This section provides an overview of the Triglav
and the different parameters
of the Triglav
class and its methods.
class triglav.Triglav(transformer = NoScale(), sampler = NoResample(), estimator = ExtraTreesClassifier(512, bootstrap = True),
stage_2_estimator = ExtraTreesClassifier(512, bootstrap = True), per_class_imp = False,
n_iter = 40, n_iter_fwer = 11, p_1 = 0.65, p_2 = 0.30, metric = "correlation", linkage = "complete",
thresh = 2.0, criterion = "distance", run_stage_2 = True, verbose = 0, n_jobs = 10)

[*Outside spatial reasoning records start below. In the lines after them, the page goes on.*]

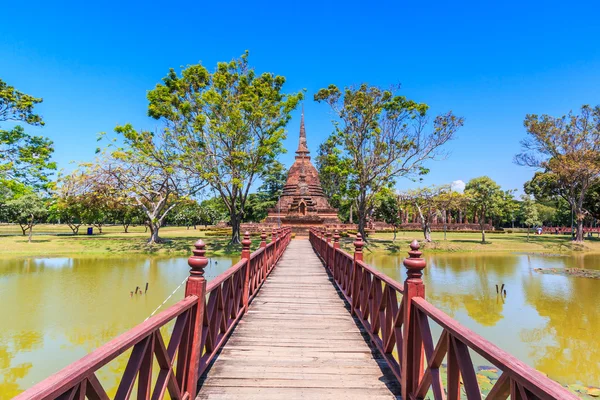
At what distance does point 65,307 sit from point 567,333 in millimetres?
11757

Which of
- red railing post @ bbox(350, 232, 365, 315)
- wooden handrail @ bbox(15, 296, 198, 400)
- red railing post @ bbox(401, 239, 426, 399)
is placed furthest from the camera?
red railing post @ bbox(350, 232, 365, 315)

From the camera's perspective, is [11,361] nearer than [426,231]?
Yes

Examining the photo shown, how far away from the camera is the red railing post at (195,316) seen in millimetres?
2924

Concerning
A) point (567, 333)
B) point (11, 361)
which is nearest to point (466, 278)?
point (567, 333)

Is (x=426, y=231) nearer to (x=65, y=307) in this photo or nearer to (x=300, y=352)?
(x=65, y=307)

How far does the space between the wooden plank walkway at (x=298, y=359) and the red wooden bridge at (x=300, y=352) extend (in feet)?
0.04

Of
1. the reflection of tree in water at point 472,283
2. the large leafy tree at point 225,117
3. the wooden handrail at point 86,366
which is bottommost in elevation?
the reflection of tree in water at point 472,283

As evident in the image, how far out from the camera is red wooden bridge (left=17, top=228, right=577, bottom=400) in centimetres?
178

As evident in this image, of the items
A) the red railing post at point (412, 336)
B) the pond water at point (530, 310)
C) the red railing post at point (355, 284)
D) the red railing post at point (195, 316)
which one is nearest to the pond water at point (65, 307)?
the red railing post at point (195, 316)

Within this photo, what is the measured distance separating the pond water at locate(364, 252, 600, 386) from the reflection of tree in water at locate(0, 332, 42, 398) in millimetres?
8030

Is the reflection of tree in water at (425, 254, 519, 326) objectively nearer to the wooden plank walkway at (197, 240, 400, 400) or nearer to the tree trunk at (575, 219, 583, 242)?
the wooden plank walkway at (197, 240, 400, 400)

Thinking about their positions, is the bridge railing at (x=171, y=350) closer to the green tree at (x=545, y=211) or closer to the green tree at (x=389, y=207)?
the green tree at (x=389, y=207)

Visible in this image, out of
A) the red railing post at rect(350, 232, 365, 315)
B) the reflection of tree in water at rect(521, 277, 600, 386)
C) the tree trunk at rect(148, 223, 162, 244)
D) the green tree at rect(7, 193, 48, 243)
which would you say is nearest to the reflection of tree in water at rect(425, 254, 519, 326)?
the reflection of tree in water at rect(521, 277, 600, 386)

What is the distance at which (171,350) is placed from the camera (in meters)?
2.58
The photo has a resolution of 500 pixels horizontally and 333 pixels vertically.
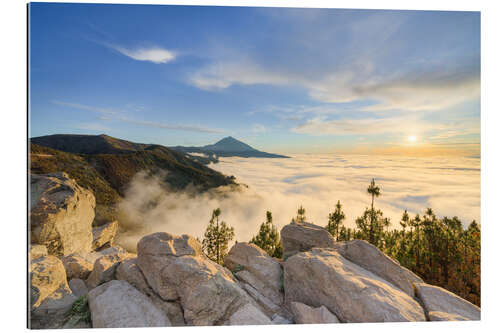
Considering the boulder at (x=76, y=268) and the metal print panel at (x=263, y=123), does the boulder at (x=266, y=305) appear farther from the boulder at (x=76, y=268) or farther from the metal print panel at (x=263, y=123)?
the boulder at (x=76, y=268)

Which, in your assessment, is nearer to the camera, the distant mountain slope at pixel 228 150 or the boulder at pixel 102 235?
the distant mountain slope at pixel 228 150

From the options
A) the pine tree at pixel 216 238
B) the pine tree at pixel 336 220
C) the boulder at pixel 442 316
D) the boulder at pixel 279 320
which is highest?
the boulder at pixel 442 316

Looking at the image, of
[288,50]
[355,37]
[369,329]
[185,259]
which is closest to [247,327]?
[185,259]

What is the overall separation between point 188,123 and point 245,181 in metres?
4.64

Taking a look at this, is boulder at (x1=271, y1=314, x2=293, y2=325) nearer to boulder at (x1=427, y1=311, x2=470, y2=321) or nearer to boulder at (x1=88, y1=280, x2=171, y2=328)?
boulder at (x1=88, y1=280, x2=171, y2=328)

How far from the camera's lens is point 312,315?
188 inches

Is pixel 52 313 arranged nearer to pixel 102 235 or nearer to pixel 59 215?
pixel 59 215

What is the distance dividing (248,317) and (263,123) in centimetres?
701

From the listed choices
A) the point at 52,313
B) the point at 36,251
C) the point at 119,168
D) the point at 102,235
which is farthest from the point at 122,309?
the point at 119,168

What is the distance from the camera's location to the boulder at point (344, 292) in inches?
175

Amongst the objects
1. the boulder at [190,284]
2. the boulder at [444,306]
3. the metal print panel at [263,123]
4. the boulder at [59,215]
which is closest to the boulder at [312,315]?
the metal print panel at [263,123]

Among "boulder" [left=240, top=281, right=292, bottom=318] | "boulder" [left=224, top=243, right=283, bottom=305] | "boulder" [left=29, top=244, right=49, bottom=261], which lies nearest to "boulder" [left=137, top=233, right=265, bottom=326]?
"boulder" [left=240, top=281, right=292, bottom=318]

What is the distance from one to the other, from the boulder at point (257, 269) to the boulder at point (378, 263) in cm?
248
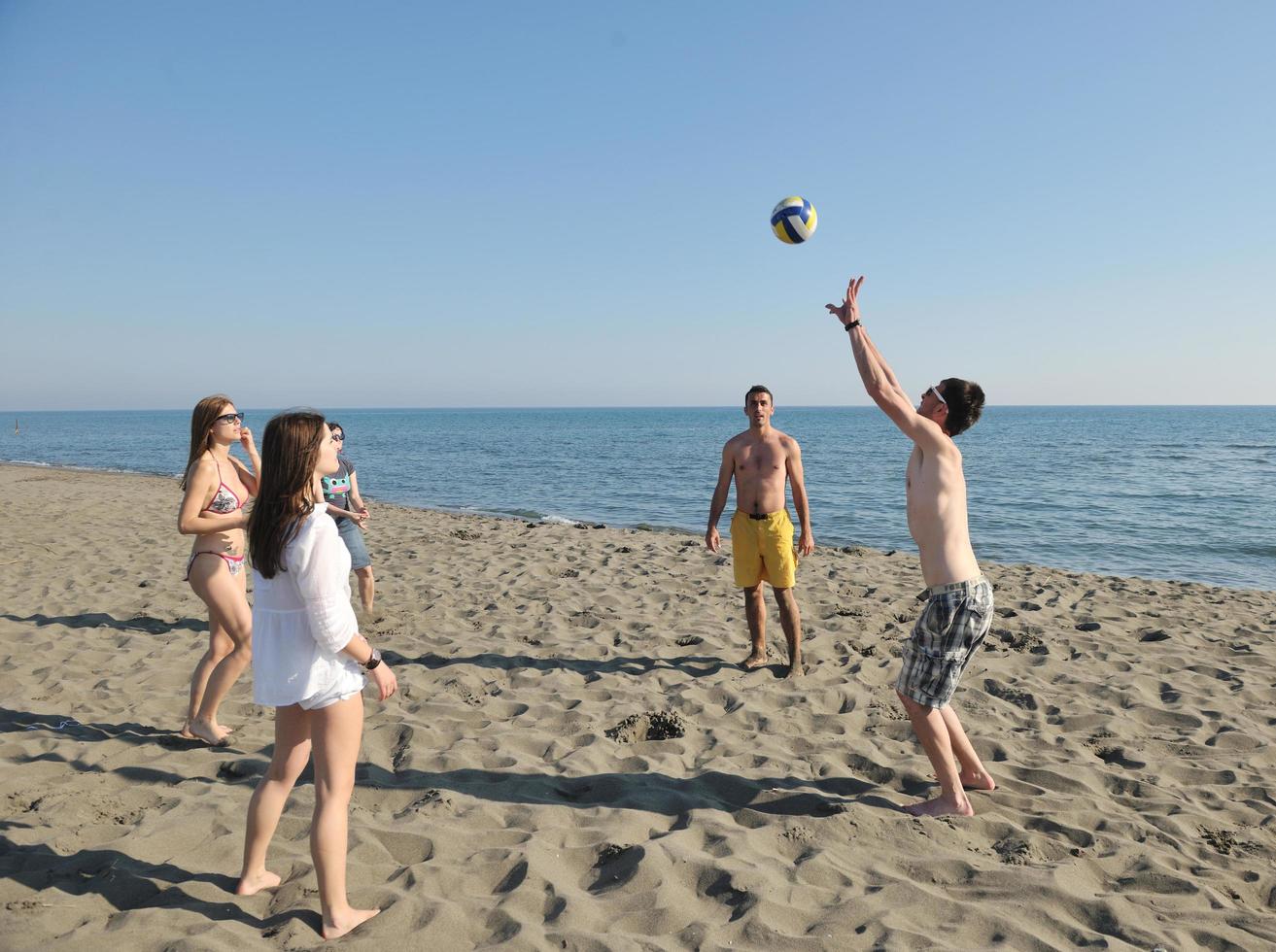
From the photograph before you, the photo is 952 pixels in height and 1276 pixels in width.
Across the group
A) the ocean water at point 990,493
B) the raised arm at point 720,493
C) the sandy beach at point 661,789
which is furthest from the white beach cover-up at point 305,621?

transformer: default = NoScale()
The transformer to be used to scale features. One can use
the scikit-learn.preprocessing transformers. In addition,
CLR and Scaler (converts each row into frequencies) are
available by importing 'CLRTransformer' and 'Scaler' from the
'triglav' package.
sampler: default = NoResample()
The resampling method used for imbalanced classes. Should be
compatable with 'imblearn' or use an 'imblearn' resampler.
estimator: default = ExtraTreesClassifier(512, bootstrap = True)
The estimator used to calculate Shapley scores.
stage_2_estimator: default = ExtraTreesClassifier(512)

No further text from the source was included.